Anyway, I’ll stop there because I could talk, or write, for hours about it.  If anyone has any questions or comments, please add them.  I’d love to know what other people are up to, especially other people who have difficulties with their hands as well.

Release your magazines into the wild!

If you don’t follow me on twitter you probably don’t know that I’m using my fortnightly psych nurse appointments to replenish their magazines.  I was rather disappointed when I went for my assessment to find a pile of gossip magazines which bully celebrities, create unrealistic images and include unhealthy diet plans.

So after my initial moment of anger and what the fuck, I realised that I can do something about this.  So every session I have I’ve been taking a magazine that I’ve finished reading.  So far I’ve added Libertine, Oh Comely, New Internationalist, Diva and Wildlife.  In addition to the eating disorder clinic I’ve also been leaving magazines in my GP surgery.  It’s been really nice going back and finding the magazines I’ve left on the top of the pile!

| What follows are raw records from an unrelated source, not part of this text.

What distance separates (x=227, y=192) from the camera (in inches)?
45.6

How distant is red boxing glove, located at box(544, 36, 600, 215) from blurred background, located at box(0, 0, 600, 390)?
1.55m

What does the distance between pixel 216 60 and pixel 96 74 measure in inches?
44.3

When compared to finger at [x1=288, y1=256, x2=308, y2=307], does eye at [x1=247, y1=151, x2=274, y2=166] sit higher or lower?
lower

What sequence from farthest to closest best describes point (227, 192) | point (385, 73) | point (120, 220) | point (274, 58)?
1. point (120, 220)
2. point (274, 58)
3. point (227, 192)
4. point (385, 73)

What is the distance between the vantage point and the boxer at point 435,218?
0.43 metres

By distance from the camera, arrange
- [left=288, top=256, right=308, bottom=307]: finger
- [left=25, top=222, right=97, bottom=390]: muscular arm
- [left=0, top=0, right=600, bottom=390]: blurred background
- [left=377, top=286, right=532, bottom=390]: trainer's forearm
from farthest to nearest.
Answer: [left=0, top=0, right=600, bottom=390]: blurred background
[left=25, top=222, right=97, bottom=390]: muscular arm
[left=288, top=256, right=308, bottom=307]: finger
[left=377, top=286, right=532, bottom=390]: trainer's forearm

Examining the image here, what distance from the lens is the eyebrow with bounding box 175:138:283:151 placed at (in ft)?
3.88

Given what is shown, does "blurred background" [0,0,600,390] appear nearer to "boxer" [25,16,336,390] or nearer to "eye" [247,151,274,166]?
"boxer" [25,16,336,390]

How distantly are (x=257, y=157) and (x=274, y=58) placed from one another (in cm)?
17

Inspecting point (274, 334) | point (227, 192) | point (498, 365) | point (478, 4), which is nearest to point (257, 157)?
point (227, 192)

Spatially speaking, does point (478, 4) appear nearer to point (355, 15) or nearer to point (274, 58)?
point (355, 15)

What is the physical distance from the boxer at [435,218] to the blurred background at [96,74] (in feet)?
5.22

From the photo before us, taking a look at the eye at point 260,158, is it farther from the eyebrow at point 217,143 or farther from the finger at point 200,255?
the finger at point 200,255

I’ve also emailed the magazines to let them know and to get them to encourage readers to do the same.  One of them was Wildlife magazine and the editor got back to me within minutes to let me know how great he thought that was.  He also asked what I liked best about it and I mentioned the photos and how even if you’re not up to reading, it’s nice to look at and how I’d taken my sister a copy when she was in hospital so she could look at the pictures.  He emailed me back today to say he’d love to send her a copy of the next issue!  How lovely is that?!  I have to say, I was a bit overwhelmed!

I would love it if more people across the country started doing it – wouldn’t it be awesome to sit down in a waiting room and pick up a fab, inspiring magazine that you might never have looked at before?

Speak louder (or why I’m talking about my mental health)

DSC_0294 edited

I’m talking a lot about my mental health at the moment (more so on twitter than here) and I feel a need to explain.  One of the reasons I think I have ended up where I am is because I didn’t talk.  Therefore talking is important to my recovery.  Also, having a way of externalising bad thoughts and feelings and acknowledging the good days and behaviours is a healthier way for me to validate my experience.  I have an overwhelming need for validation and I know this is something that drives my destructive behaviours and keeps me trapped in their vicious cycles.  Eating disorders and self harm can be incredibly secretive and talking about them is helping to free me from them.  Talking (or tweeting as is more often the case) helps to keep me accountable, even if it’s just being accountable to myself.

I also think that we should talk about mental health and one of the ways that some good can come out of where I am is by raising awareness of depression, self harm and eating disorders.  Even if it’s just normalising the fact that someone is talking about it.

So, if you happen to speak to me you may find I mention my psych nurse, my eating disorder appointments, my weigh ins or my dietitian in passing.  These are part of my life at the moment and the fact that they are means I am fighting, I am trying to recovery.  The fact they are part of my life is a positive thing.  If my talking about it makes you uncomfortable, ask yourself why.  I am not ashamed.  Are you?